Sur le front politique, Barthélémy Dias, leader du mouvement Sénégal Biñu Bokk (SBB), a appelé ses militants à converger avec les « forces vives de la nation » pour s’opposer à un texte qu’il qualifie de « forfaiture en gestation ». L’ancien maire de Dakar a donné rendez-vous à une mobilisation d’ampleur avant le vote. L’ancienne Première ministre Aminata Touré a, selon des informations disponibles, averti qu’une disposition empêchant le président de la République d’être chef de parti constituerait un « danger pour la République ». Parallèlement, le mouvement Aar Sunu République, officiellement lancé ce samedi 27 juin, a annoncé une « grande marche » de protestation pour le mois de juillet. La Ligue démocratique a, pour sa part, dénoncé ce qu’elle qualifie de « coup d’État institutionnel » du Pastef.
Le texte, porté par le groupe parlementaire de la majorité présidentielle, cristallise les tensions à un moment où les relations entre le président Bassirou Diomaye Faye et le président de l’Assemblée nationale Ousmane Sonko font l’objet de toutes les spéculations.

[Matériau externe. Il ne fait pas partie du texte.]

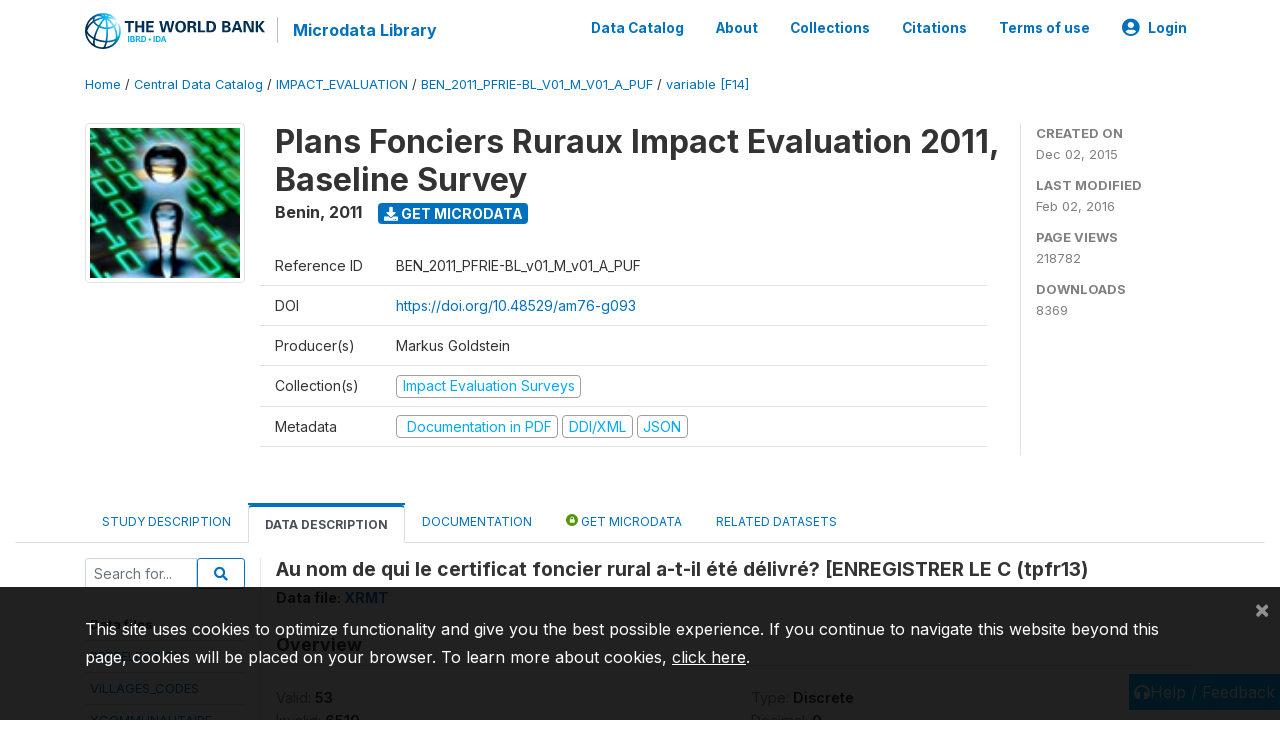

--- FILE ---
content_type: application/javascript; charset=utf-8
request_url: https://by2.uservoice.com/t2/136660/web/track.js?_=1769713175137&s=0&c=__uvSessionData0&d=eyJlIjp7InUiOiJodHRwczovL21pY3JvZGF0YS53b3JsZGJhbmsub3JnL2luZGV4LnBocC9jYXRhbG9nLzI1MzAvdmFyaWFibGUvRjE0L1YxNTA2P25hbWU9dHBmcjEzIiwiciI6IiJ9fQ%3D%3D
body_size: 25
content:
__uvSessionData0({"uvts":"0abef426-a5b9-435c-7a66-18cbd5e7f9ef"});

Selon plusieurs sources concordantes, le vote de lundi pourrait constituer un tournant décisif dans la crise politique qui secoue le Sénégal depuis plusieurs semaines. L’opposition parlementaire, par la voix de l’APR, a déjà exigé le retrait immédiat du texte, alertant sur ce qu’elle décrit comme un « recul démocratique ». Le pays retient son souffle à la veille de cette séance qui s’annonce historique.